Pour comprendre le mode de fonctionnement de l’économie numérique, il faut se souvenir d’un vieux dicton de joueurs de poker: « si après un quart d’heure tu ne vois pas qui est le pigeon, c’est que c’est toi le pigeon ».
Dans l’univers de la fausse gratuité du numérique, on pourrait sortir le même dicton, mais adapté: « si tu ne vois pas ce que l’entreprise vend, c’est que le produit, c’est toi ». En fait, si Karl Marx a écrit des milliers de pages pour dire que l’une des plus horribles choses au monde, c’est le vol par le capitaliste du fruit du labeur du pauvre travailleur, aujourd’hui on peut dire que le capitalisme s’en fout carrément de notre travail, comme le fait remarquer Michel Musolino, économiste et auteur de « la nouvelle imposture économique » aux éditions First. « Avec l’économie du numérique, ce qui intéresse les entreprises, ce n’est pas tant de voler notre labeur, comme dirait Marx, mais de voler nos loisirs et nos passions ».

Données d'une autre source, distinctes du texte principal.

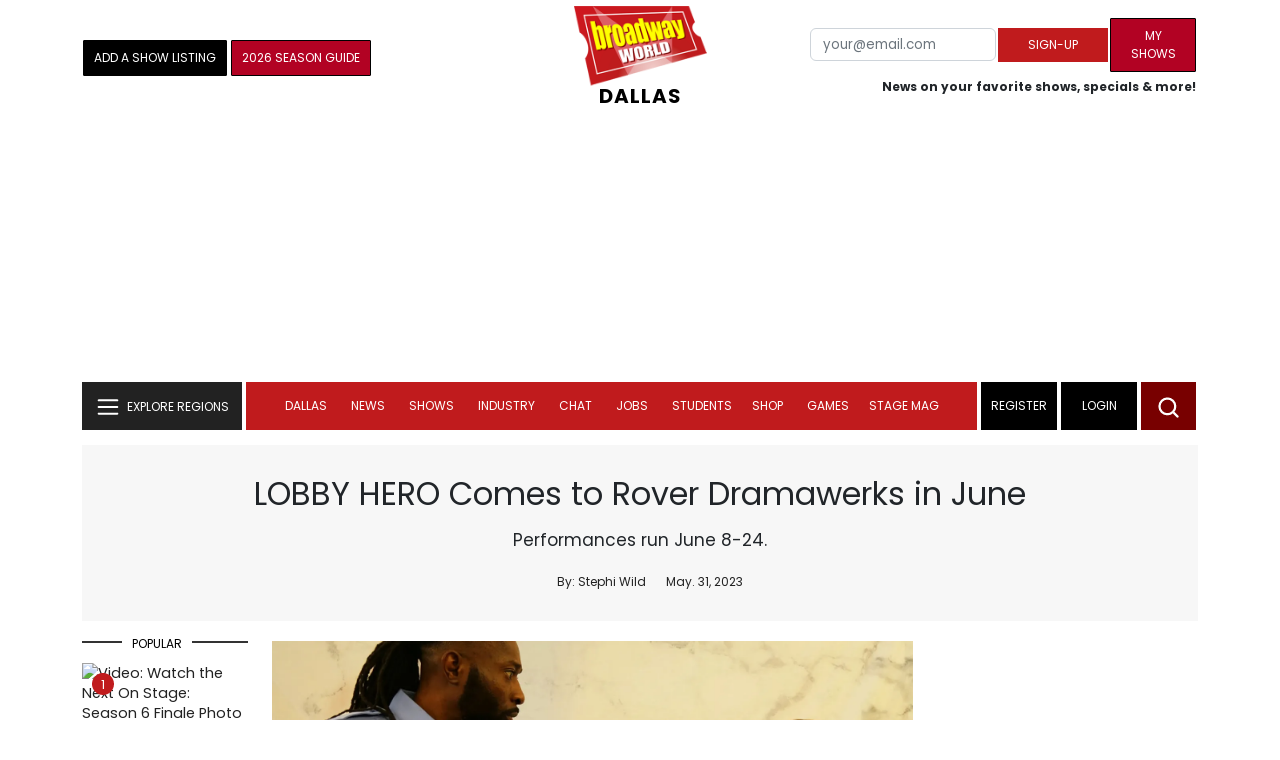

--- FILE ---
content_type: text/html; charset=UTF-8
request_url: https://cloud.broadwayworld.com/recommendednew2023.php
body_size: 7322
content:
<html><head><link rel="preconnect" href="https://cloudimages.broadwayworld.com">
<link rel="dns-prefetch" href="https://cloudimages.broadwayworld.com"><meta name="googlebot" content="noindex,indexifembedded" />
<title>Recommended for You</title>

<Style type="text/css">@charset UTF-8;body{font-family: -apple-system, BlinkMacSystemFont, "Segoe UI", Roboto, "Helvetica Neue", Arial, "Noto Sans", sans-serif, "Apple Color Emoji", "Segoe UI Emoji", "Segoe UI Symbol", "Noto Color Emoji" !important;margin:0;padding:0;background:#ffffff;font-display:auto;}a{margin:0;margin-left:10px;margin:10px 0 10px;font-weight:600;font-size: 15px;line-height:18px;letter-spacing: -.4px;color:#313131;text-decoration:none;}img{max-width:100%;height:auto};a:hover{color:#b20223}.cp{float:left;padding-right:10px;height: 100px;width:100px;margin-bottom:10px;}</style></head><body><Div style="width:100%;height:460px;">



<div style="display:block;height:110px;width:100%;word-break: break-word;overflow:hidden;"><h4><a target="_top" style="word-break: break-word;" href="https://www.broadwayworld.com/article/Exclusive-Will-Swenson-Lesli-Margherita-Sing-My-Friends-From-SWEENEY-TODD-20260131" 
    onclick="trackArticleClick('date_based', '2', 'r.dateposted DESC', '2408902', '2408902')"><img loading="lazy" decoding="async" style="width:100px;height:100px;" width="100" height="100" src="https://cloudimages2.broadwayworld.com/upload13/2408902/100-4ebc421b33a39484533337f9500e5c56.jpg?format=webp&amp;width=100&amp;quality=80" srcset="https://cloudimages2.broadwayworld.com/columnpiccloud/200200-4ebc421b33a39484533337f9500e5c56.jpg?format=webp&amp;width=200&amp;quality=80 2x" alt="Exclusive: Will Swenson &amp; Lesli Margherita Sing &#039;My Friends&#039; From SWEENEY TODD" class="cp"/>Exclusive: Will Swenson & Lesli Margherita Sing 'My Friends' From SWEENEY TODD</a></h4></div><div style="display:block;height:110px;width:100%;word-break: break-word;overflow:hidden;"><h4><a target="_top" style="word-break: break-word;" href="https://www.broadwayworld.com/article/2026-Tony-Awards-FAQ-Everything-You-Need-to-Know-20260131" 
    onclick="trackArticleClick('date_based', '2', 'r.dateposted DESC', '2408278', '2408278')"><img loading="lazy" decoding="async" style="width:100px;height:100px;" width="100" height="100" src="https://cloudimages2.broadwayworld.com/upload13/2408278/100-e6bda0d5bb3d4a331fe66831817e735a.jpg?format=webp&amp;width=100&amp;quality=80" srcset="https://cloudimages2.broadwayworld.com/columnpiccloud/200200-e6bda0d5bb3d4a331fe66831817e735a.jpg?format=webp&amp;width=200&amp;quality=80 2x" alt="2026 Tony Awards FAQ: Everything You Need to Know" class="cp"/>2026 Tony Awards FAQ: Everything You Need to Know</a></h4></div><div style="display:block;height:110px;width:100%;word-break: break-word;overflow:hidden;"><h4><a target="_top" style="word-break: break-word;" href="https://www.broadwayworld.com/article/Woodie-King-Jr-Founder-of-New-Federal-Theatre-Passes-Away-at-88-20260131" 
    onclick="trackArticleClick('date_based', '2', 'r.dateposted DESC', '2408882', '2408882')"><img loading="lazy" decoding="async" style="width:100px;height:100px;" width="100" height="100" src="https://cloudimages2.broadwayworld.com/columnpiccloud/300-d5d900cfeccbfe32d5685afd6e1631cd.jpg?format=webp&amp;width=100&amp;quality=80" srcset="https://cloudimages2.broadwayworld.com/columnpiccloud/300-d5d900cfeccbfe32d5685afd6e1631cd.jpg?format=webp&amp;width=200&amp;quality=80 2x" alt="Woodie King, Jr., Founder of New Federal Theatre, Passes Away at 88" class="cp"/>Woodie King, Jr., Founder of New Federal Theatre, Passes Away at 88</a></h4></div><div style="display:block;height:110px;width:100%;word-break: break-word;overflow:hidden;"><h4><a target="_top" style="word-break: break-word;" href="https://www.broadwayworld.com/article/Video-Inside-a-Killer-Day-of-Rehearsals-with-the-Cast-of-BLOODLOVE-20260131" 
    onclick="trackArticleClick('date_based', '2', 'r.dateposted DESC', '2408510', '2408510')"><img loading="lazy" decoding="async" style="width:100px;height:100px;" width="100" height="100" src="https://cloudimages2.broadwayworld.com/upload13/2408510/100-d01b65c8c270fea59c7d4dfb1ab6e1df.jpg?format=webp&amp;width=100&amp;quality=80" srcset="https://cloudimages2.broadwayworld.com/columnpiccloud/200200-d01b65c8c270fea59c7d4dfb1ab6e1df.jpg?format=webp&amp;width=200&amp;quality=80 2x" alt="Video: Inside a Killer Day of Rehearsals with the Cast of BLOOD/LOVE" class="cp"/>Video: Inside a Killer Day of Rehearsals with the Cast of BLOOD/LOVE</a></h4></div><div style="display:block;height:110px;width:100%;word-break: break-word;overflow:hidden;"><h4><a target="_top" style="word-break: break-word;" href="https://www.broadwayworld.com/article/2026-Obie-Awards-Winners--The-Full-List-20260131" 
    onclick="trackArticleClick('date_based', '2', 'r.dateposted DESC', '2408829', '2408829')"><img loading="lazy" decoding="async" style="width:100px;height:100px;" width="100" height="100" src="https://cloudimages2.broadwayworld.com/upload13/2408829/100-26667caf3b79e5b80c0aa7ce454b1f5c.jpg?format=webp&amp;width=100&amp;quality=80" srcset="https://cloudimages2.broadwayworld.com/columnpiccloud/200200-26667caf3b79e5b80c0aa7ce454b1f5c.jpg?format=webp&amp;width=200&amp;quality=80 2x" alt="2026 Obie Awards Winners- The Full List" class="cp"/>2026 Obie Awards Winners- The Full List</a></h4></div><div style="display:block;height:110px;width:100%;word-break: break-word;overflow:hidden;"><h4><a target="_top" style="word-break: break-word;" href="https://www.broadwayworld.com/article/Listen-to-the-2026-Grammy-Nominees-for-Best-Musical-Theater-Album-20260131" 
    onclick="trackArticleClick('date_based', '2', 'r.dateposted DESC', '2408224', '2408224')"><img loading="lazy" decoding="async" style="width:100px;height:100px;" width="100" height="100" src="https://cloudimages2.broadwayworld.com/upload13/2408224/100-62590fd8d21b7fcdb5b3e437df81110c.jpg?format=webp&amp;width=100&amp;quality=80" srcset="https://cloudimages2.broadwayworld.com/columnpiccloud/200200-62590fd8d21b7fcdb5b3e437df81110c.jpg?format=webp&amp;width=200&amp;quality=80 2x" alt="Listen to the 2026 Grammy Nominees for Best Musical Theater Album" class="cp"/>Listen to the 2026 Grammy Nominees for Best Musical Theater Album</a></h4></div><? mysqli_close($link); 

// Clean up old cookies at the end (non-blocking)
if (isset($_COOKIE['MYARTICLES2020'])) {
    setcookie('MYARTICLES2020', null, -1, '/'); 
} 
if (isset($_COOKIE['MYARTICLES20221'])) {
    setcookie('MYARTICLES20221', null, -1, '/'); 
} 
if (isset($_COOKIE['MYARTICLES2021'])) {
    setcookie('MYARTICLES2021', null, -1, '/'); 
}

// Flush output buffer
ob_end_flush();
?></body></html>

<script>
function trackArticleClick(abTestName, abTestVariant, sortMethod, articleId, articleTitle) {
    var url = '/track_rf.cfm?abTestName=' + encodeURIComponent(abTestName) + 
              '&abTestVariant=' + encodeURIComponent(abTestVariant) + 
              '&sortMethod=' + encodeURIComponent(sortMethod) +
              '&articleId=' + encodeURIComponent(articleId) +
              '&articleTitle=' + encodeURIComponent(articleId);
    
    // Use sendBeacon for better performance (non-blocking, works even after page unload)
    if (navigator.sendBeacon) {
        navigator.sendBeacon(url);
    } else {
        // Fallback to fetch with keepalive
        fetch(url, { method: 'GET', keepalive: true }).catch(function() {});
    }
}
</script>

En réalité, les entreprises du numérique nous volent en partie notre vie, en piquant nos données personnelles qu’elles revendent à des annonceurs. En clair, nos loisirs et nos passions sont transformés en marchandise. C’est fou, mais c’est la réalité quotidienne.
D’ailleurs, un bref retour en arrière dans les cuisines du capitalisme montre que le génie de ce système économique, c’est sa capacité à se transformer. Regardons le passé, pendant des siècles le capitalisme a cherché à éliminer le travail.
D’abord dans l’industrie, avec la mécanisation, puis la robotisation, et ensuite dans les services. Même la grande distribution va voir bientôt ses caissières disparaître au profit du self scanning. Regardons autour de nous, Ikea nous force à faire le travail à sa place: c’est le « do it yourself », un phénomène que l’on retrouve dans les stations à essence où il n’y a plus d’humains pour nous aider à remplir notre réservoir.
Et demain, ce sera la banque qui n’occupera sans doute plus que 20% du personnel actuel. Bref, le capitalisme continue à éliminer le travail, petit à petit, mais sans relâche.
« Pendant des siècles, le progrès technique a servi à gagner du temps. Aujourd’hui, il sert surtout à en faire perdre… »
En fait, les intellectuels ont toujours cru que l’émancipation du travailleur consistait pour ce dernier à se libérer du capitalisme. Or, ce qu’on constate aujourd’hui, écrit Michel Musolino, c’est exactement l’inverse: « c’est le capitalisme qui se débarrasse du travailleur ». Prenez l’exemple d’Uber, son vrai pari, ce n’est pas tant de concurrencer les taxis, non, son vrai pari c’est la voiture autonome, celle qui roule toute seule, sans chauffeur. Et hop, encore des emplois éliminés.
Mieux encore, le capitalisme numérique est très différent de l’ancien. Avant, pendant des siècles, le progrès technique a servi à gagner du temps, que ce soit en transports, en mode de production ou en communications. Aujourd’hui, le progrès technique sert surtout à perdre du temps, que ce soit en loisirs, en culture, en jeux, en divertissement.
Bref, le capitalisme s’est une nouvelle fois adapté et a transformé notre temps libéré, notre fameux temps de loisirs, en un business très juteux. Regardons notre iPhone ou notre tablette et le temps qu’on y consacre pour comprendre le génie d’adaptation du capitalisme. Le capitalisme vend notre attention, qui est supposée être maximale pendant nos loisirs, à des annonceurs.
C’est cela le nouveau monde du numérique. Beaucoup de personnes ont tendance à réduire cette économie du numérique à des gadgets technologiques. C’est une erreur. Notre smartphone ou notre tablette est devenu en quelque sorte notre prothèse, mais une prothèse qui change le monde autour de nous… pour le meilleur et pour le pire.